_Problem to work on_.
Reproduce the lines below, substituting "straight-line distance" for "separation distance" and keeping everything else the same.

_Task data_.
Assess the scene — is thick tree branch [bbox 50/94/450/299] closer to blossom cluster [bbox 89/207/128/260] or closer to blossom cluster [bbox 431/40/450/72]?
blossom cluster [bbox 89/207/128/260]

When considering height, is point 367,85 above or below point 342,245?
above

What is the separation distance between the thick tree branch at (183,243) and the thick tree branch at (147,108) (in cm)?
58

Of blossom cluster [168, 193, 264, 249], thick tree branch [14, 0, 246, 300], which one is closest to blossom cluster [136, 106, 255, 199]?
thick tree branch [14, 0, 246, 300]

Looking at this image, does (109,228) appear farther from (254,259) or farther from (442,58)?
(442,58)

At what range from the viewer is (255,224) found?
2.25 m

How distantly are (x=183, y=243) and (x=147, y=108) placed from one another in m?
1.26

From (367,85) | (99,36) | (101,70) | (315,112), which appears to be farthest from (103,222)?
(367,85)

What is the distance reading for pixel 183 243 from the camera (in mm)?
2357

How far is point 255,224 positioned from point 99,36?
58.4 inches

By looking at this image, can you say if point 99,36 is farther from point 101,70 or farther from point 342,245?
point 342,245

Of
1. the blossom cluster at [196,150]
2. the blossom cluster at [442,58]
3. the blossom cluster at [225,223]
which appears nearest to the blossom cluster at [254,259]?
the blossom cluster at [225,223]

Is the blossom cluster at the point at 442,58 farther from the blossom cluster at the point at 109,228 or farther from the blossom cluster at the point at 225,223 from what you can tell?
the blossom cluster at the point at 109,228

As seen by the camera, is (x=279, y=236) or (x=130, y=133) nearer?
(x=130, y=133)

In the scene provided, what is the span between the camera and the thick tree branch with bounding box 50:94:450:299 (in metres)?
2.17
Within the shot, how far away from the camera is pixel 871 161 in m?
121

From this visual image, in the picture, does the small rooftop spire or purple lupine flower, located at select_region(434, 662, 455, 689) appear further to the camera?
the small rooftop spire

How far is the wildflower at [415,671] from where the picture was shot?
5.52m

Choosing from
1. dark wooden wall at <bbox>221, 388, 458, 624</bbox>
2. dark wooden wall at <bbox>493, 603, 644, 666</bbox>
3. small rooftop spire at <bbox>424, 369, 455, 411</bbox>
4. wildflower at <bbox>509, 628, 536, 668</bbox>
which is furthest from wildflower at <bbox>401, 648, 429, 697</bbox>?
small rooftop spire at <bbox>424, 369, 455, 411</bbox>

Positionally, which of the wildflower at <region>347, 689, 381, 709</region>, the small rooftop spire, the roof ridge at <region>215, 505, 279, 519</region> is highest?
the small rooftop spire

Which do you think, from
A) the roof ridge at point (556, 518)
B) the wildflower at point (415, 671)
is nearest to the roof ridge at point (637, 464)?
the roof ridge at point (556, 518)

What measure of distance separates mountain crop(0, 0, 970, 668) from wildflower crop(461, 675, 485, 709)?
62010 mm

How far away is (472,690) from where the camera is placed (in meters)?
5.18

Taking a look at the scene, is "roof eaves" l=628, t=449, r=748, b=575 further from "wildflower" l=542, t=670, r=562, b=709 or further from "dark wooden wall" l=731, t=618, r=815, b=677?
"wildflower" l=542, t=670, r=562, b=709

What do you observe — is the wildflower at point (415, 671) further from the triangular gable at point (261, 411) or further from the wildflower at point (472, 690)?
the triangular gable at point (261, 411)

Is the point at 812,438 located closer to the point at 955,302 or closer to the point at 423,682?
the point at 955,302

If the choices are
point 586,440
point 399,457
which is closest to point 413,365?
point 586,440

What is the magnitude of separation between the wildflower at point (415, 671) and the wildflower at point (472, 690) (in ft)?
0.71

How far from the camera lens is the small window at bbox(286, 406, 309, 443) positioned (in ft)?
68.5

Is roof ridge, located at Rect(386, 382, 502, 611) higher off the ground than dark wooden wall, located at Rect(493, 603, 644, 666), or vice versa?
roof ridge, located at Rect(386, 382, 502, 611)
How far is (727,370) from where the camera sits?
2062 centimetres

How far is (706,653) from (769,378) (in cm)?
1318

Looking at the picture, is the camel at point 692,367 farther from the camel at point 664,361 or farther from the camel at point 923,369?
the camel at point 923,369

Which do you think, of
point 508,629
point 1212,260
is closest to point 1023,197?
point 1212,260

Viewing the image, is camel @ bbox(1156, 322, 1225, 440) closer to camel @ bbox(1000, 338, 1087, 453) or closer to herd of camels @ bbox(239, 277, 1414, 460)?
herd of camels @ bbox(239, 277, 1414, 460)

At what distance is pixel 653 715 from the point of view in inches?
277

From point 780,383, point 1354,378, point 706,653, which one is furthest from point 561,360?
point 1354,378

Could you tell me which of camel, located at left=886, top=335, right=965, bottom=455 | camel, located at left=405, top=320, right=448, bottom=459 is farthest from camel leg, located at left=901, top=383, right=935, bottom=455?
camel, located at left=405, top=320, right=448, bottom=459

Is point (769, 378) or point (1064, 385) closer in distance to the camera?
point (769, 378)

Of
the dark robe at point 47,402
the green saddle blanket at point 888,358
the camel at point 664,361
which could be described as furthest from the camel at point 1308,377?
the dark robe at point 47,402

_Task response_.
Assess the scene — is thick tree branch [bbox 50/94/450/299] closer to blossom cluster [bbox 89/207/128/260] or closer to blossom cluster [bbox 431/40/450/72]?
blossom cluster [bbox 89/207/128/260]

When considering height, is point 367,85 above or below point 342,245?
above

What is the straight-line distance between the thick tree branch at (183,243) and the thick tree branch at (147,108) (in cm)?
58

Of blossom cluster [168, 193, 264, 249], thick tree branch [14, 0, 246, 300], which one is closest to blossom cluster [136, 106, 255, 199]?
thick tree branch [14, 0, 246, 300]

Looking at this image, does (109,228) appear farther from (254,259) or farther from (442,58)?
(442,58)

At what range from the viewer is (255,224) found?
2.25 m

How distantly are (x=183, y=243) and (x=147, y=108) placed from one another in m?
1.26

From (367,85) | (99,36) | (101,70) | (315,112), which appears to be farthest from (103,222)?
(367,85)

What is the distance reading for pixel 183 243 from the camera (in mm)?
2357

How far is point 255,224 positioned from point 99,36?
58.4 inches

By looking at this image, can you say if point 99,36 is farther from point 101,70 or farther from point 342,245?
point 342,245

Of
1. the blossom cluster at [196,150]
2. the blossom cluster at [442,58]
3. the blossom cluster at [225,223]
which appears nearest to the blossom cluster at [254,259]?
the blossom cluster at [225,223]

Is the blossom cluster at the point at 442,58 farther from the blossom cluster at the point at 109,228 or farther from the blossom cluster at the point at 225,223 from what you can tell?
the blossom cluster at the point at 109,228

As seen by the camera, is (x=279, y=236) or (x=130, y=133) nearer?
(x=130, y=133)

In the scene provided, what is the span between the camera and the thick tree branch with bounding box 50:94:450:299 (in metres)?
2.17
Within the shot, how far away from the camera is pixel 871 161 in m?
121

From this visual image, in the picture, does the small rooftop spire or purple lupine flower, located at select_region(434, 662, 455, 689) appear further to the camera?
the small rooftop spire

How far is the wildflower at [415,671] from where the picture was shot?
5.52m

Choosing from
1. dark wooden wall at <bbox>221, 388, 458, 624</bbox>
2. dark wooden wall at <bbox>493, 603, 644, 666</bbox>
3. small rooftop spire at <bbox>424, 369, 455, 411</bbox>
4. wildflower at <bbox>509, 628, 536, 668</bbox>
which is furthest from wildflower at <bbox>401, 648, 429, 697</bbox>?
small rooftop spire at <bbox>424, 369, 455, 411</bbox>

Positionally, which of the wildflower at <region>347, 689, 381, 709</region>, the small rooftop spire, the roof ridge at <region>215, 505, 279, 519</region> is highest?
the small rooftop spire

Which do you think, from
A) the roof ridge at point (556, 518)
B) the wildflower at point (415, 671)
is nearest to the roof ridge at point (637, 464)?
the roof ridge at point (556, 518)

What measure of distance separates mountain crop(0, 0, 970, 668) from wildflower crop(461, 675, 485, 709)?
62010 mm

How far away is (472,690) from where the camera is placed (in meters)?
5.18

Taking a look at the scene, is "roof eaves" l=628, t=449, r=748, b=575 further from "wildflower" l=542, t=670, r=562, b=709 or further from "dark wooden wall" l=731, t=618, r=815, b=677?
"wildflower" l=542, t=670, r=562, b=709

What do you observe — is the wildflower at point (415, 671) further from the triangular gable at point (261, 411) or further from the wildflower at point (472, 690)?
the triangular gable at point (261, 411)

Is the point at 812,438 located closer to the point at 955,302 or closer to the point at 423,682?
the point at 955,302

If the choices are
point 586,440
point 399,457
which is closest to point 413,365?
point 586,440

What is the magnitude of separation between the wildflower at point (415, 671) and the wildflower at point (472, 690) (in ft)?
0.71

How far from the camera lens is the small window at bbox(286, 406, 309, 443) positioned (in ft)?
68.5

Is roof ridge, located at Rect(386, 382, 502, 611) higher off the ground than dark wooden wall, located at Rect(493, 603, 644, 666), or vice versa?
roof ridge, located at Rect(386, 382, 502, 611)
How far is (727,370) from where the camera sits?
2062 centimetres

How far is (706,653) from (769,378) (in cm)?
1318

Looking at the picture, is the camel at point 692,367 farther from the camel at point 664,361 or farther from the camel at point 923,369?
the camel at point 923,369

Which do you think, of
point 508,629
point 1212,260
is closest to point 1023,197?
point 1212,260

Viewing the image, is camel @ bbox(1156, 322, 1225, 440) closer to camel @ bbox(1000, 338, 1087, 453) or closer to herd of camels @ bbox(239, 277, 1414, 460)?
herd of camels @ bbox(239, 277, 1414, 460)

At what distance is pixel 653 715 from the point of view in inches?
277

From point 780,383, point 1354,378, point 706,653, which one is furthest from point 561,360?
point 1354,378

Could you tell me which of camel, located at left=886, top=335, right=965, bottom=455 | camel, located at left=405, top=320, right=448, bottom=459 is farthest from camel leg, located at left=901, top=383, right=935, bottom=455?
camel, located at left=405, top=320, right=448, bottom=459

Is point (769, 378) or point (1064, 385) closer in distance to the camera?
point (769, 378)

Of
the dark robe at point 47,402
the green saddle blanket at point 888,358
the camel at point 664,361
which could be described as furthest from the camel at point 1308,377?
the dark robe at point 47,402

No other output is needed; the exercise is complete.